With the hot summer sun still beating down on Texas, exposure to extreme temperatures can be deadly. One Texas family is mourning the loss of a loved one because the high temperatures led to their relative's death.

The Houston Chronicle reports that the family of a 36-year-old inmate at the Beeville prison, McConnell Unit, died during the July 2015 heat wave after guards seized the man's inhaler and refused to return it, despite calls for help during an asthma attack. Due to the man's diagnoses of both asthma and hypertension, he should have been treated as heat sensitive. His records also noted that he should be allowed to keep his inhaler with him for use throughout the day.
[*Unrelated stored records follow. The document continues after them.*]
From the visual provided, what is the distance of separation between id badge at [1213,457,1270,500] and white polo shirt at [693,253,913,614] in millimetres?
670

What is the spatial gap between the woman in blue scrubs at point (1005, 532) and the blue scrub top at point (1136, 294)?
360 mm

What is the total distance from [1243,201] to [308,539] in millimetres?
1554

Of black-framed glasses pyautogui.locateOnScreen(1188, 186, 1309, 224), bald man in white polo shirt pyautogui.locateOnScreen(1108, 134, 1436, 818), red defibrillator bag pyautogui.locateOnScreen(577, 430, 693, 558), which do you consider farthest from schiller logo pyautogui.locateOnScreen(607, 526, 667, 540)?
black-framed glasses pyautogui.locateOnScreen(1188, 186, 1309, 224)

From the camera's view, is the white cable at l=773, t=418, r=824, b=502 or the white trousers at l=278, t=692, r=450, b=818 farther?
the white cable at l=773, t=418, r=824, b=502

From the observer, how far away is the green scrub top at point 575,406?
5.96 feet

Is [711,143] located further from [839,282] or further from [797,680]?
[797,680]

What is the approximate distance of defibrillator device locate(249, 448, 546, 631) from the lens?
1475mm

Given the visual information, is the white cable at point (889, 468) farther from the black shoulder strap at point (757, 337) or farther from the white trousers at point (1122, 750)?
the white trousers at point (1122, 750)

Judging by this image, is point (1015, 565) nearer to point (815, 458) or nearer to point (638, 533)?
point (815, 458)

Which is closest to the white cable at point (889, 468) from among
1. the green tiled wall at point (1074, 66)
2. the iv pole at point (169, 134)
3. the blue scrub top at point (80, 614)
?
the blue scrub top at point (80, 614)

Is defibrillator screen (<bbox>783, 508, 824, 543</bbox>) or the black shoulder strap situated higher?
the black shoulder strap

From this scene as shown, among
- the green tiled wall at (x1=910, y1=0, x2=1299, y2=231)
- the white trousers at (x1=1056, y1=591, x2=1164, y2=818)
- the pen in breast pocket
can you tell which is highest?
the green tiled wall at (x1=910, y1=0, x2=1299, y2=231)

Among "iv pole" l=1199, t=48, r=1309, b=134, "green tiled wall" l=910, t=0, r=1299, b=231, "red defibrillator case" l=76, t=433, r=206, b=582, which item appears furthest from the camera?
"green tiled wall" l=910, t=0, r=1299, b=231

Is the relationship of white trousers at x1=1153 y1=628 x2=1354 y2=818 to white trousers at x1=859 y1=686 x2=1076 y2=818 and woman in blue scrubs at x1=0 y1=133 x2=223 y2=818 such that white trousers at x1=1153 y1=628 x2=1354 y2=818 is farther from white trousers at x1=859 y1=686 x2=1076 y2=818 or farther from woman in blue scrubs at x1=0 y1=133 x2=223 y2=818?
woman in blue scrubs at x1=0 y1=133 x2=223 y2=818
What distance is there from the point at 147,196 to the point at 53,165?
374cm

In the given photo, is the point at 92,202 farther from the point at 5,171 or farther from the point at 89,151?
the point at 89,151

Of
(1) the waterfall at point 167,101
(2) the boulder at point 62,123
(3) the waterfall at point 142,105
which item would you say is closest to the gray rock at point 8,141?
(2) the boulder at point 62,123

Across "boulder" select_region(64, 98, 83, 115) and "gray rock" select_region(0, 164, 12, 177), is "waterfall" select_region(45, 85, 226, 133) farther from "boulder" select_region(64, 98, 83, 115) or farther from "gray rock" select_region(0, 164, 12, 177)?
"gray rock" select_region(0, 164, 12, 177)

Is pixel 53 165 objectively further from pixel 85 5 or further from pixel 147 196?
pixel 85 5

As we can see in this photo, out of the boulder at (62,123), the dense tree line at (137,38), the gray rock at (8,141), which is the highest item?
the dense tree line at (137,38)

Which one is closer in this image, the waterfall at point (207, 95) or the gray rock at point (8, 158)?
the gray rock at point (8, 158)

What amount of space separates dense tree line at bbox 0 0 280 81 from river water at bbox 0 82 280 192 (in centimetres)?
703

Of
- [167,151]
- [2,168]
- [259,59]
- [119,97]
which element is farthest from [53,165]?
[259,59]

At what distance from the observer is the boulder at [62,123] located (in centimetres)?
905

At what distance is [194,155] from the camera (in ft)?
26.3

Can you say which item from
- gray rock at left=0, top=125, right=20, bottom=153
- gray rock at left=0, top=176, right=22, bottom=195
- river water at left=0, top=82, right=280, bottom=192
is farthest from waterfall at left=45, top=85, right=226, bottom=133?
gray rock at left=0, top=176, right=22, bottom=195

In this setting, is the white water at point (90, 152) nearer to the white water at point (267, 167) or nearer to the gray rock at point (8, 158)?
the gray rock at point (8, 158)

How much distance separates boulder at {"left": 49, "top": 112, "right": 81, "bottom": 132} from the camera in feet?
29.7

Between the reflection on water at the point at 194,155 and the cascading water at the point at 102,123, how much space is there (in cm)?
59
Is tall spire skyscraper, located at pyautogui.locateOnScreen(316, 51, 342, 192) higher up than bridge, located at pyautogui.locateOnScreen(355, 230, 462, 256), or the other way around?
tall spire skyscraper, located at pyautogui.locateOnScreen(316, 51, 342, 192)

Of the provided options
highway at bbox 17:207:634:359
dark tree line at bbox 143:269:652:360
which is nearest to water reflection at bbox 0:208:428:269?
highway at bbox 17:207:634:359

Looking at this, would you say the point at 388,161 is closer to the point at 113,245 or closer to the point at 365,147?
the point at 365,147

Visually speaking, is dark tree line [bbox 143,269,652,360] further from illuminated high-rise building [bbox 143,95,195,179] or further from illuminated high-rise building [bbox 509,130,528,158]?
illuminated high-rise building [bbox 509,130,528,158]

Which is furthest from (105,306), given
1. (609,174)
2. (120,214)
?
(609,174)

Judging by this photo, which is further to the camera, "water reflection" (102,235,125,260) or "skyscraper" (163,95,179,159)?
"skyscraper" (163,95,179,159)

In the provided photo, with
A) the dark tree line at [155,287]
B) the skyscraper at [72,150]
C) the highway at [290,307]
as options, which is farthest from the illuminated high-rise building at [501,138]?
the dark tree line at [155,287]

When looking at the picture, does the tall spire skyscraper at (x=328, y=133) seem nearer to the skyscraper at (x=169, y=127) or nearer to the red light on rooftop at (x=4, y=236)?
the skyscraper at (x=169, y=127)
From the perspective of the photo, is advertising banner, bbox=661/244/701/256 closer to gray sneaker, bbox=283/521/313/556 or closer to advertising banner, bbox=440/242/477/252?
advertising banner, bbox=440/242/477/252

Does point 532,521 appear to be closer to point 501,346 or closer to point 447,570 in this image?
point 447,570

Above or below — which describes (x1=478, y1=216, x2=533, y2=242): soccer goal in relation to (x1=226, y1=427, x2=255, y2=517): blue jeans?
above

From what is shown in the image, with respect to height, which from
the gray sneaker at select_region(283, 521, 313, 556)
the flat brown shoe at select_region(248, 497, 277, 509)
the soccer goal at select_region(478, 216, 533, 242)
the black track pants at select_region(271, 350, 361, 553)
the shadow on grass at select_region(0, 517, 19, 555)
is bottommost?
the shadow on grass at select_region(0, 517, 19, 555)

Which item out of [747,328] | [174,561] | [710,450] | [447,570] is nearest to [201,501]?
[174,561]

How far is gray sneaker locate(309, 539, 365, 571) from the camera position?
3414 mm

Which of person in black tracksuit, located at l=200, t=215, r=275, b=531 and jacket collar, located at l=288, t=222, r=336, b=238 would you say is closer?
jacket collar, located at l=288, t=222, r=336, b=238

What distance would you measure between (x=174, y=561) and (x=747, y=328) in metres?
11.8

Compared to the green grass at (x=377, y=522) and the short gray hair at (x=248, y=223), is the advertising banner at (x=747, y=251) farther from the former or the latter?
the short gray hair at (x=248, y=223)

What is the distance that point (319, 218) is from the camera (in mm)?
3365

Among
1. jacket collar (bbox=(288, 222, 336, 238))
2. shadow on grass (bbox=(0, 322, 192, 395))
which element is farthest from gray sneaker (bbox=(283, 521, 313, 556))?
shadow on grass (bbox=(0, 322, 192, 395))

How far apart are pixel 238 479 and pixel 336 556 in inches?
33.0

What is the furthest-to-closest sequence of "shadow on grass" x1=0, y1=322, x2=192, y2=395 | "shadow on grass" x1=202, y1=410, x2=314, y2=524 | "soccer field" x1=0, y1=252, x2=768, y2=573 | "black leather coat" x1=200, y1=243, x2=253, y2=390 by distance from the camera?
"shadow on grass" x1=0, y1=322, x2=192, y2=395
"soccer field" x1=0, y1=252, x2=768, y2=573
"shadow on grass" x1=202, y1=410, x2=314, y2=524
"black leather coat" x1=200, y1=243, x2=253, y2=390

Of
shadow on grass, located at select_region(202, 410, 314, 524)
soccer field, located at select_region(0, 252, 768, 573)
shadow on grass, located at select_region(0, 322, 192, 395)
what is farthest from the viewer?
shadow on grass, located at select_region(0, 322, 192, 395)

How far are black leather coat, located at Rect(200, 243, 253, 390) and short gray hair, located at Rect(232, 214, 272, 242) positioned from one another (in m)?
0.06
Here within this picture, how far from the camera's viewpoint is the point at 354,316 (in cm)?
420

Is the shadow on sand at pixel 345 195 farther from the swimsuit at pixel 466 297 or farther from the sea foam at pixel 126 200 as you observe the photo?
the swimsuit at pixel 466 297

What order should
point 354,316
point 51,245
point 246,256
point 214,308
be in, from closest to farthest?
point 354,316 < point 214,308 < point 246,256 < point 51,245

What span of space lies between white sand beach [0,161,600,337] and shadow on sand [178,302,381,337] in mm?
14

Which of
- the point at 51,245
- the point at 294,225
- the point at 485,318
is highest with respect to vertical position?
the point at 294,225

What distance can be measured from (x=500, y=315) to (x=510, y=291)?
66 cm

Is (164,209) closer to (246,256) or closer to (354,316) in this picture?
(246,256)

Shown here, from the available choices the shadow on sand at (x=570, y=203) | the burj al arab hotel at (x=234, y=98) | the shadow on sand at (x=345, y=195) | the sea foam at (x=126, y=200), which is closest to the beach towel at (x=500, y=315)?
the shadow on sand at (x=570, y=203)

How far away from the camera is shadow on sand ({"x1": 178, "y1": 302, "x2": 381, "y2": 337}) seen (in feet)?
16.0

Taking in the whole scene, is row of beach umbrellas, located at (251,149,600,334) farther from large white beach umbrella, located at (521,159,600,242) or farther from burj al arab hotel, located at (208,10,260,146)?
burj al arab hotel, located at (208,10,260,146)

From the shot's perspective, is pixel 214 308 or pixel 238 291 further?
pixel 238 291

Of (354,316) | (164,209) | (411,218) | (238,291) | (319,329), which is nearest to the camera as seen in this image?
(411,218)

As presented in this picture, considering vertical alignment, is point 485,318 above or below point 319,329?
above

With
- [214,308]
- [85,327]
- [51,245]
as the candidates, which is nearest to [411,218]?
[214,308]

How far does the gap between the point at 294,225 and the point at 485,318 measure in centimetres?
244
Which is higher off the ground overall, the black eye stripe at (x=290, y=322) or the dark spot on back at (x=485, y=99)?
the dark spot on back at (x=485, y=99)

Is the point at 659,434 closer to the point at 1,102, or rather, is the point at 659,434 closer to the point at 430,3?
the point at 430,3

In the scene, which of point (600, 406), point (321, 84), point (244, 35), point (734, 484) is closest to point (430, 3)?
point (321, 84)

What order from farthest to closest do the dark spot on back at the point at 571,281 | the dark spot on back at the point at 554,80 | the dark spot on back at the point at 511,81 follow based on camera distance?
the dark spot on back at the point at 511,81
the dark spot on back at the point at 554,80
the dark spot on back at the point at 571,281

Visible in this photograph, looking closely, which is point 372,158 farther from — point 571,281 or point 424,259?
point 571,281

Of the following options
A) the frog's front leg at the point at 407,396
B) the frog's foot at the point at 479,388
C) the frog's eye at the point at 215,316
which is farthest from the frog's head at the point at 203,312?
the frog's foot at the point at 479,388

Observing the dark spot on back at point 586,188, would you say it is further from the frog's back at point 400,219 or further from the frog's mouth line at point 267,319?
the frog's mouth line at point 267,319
There have been previous high-profile deaths due to heat stroke at this prison in the past. Inmates died in both 2004 and 2011, which garnered attention from the national press at the time. The Texas Department of Criminal Justice denies that this was a heat-related death, and they maintain that while there have been 23 inmates who have died in Texas prisons from heat stroke since 1998, they maintain that the last death occurred in 2012.

In fact, the heat is such a concern that according to CNN, Texas prisoners at one facility filed a lawsuit in 2014 demanding cooler temperatures, and a federal judge recently ruled that inmates at one prison need to be relocated. This prison, Wallace Pack Unit, will be moving about 1,000 heat sensitive prisoners to air-conditioned facilities and cannot let the temperature rise above 88 degrees. There were 13 days in 2016 where the heat index was above 100 degrees, the judge noted in the decision.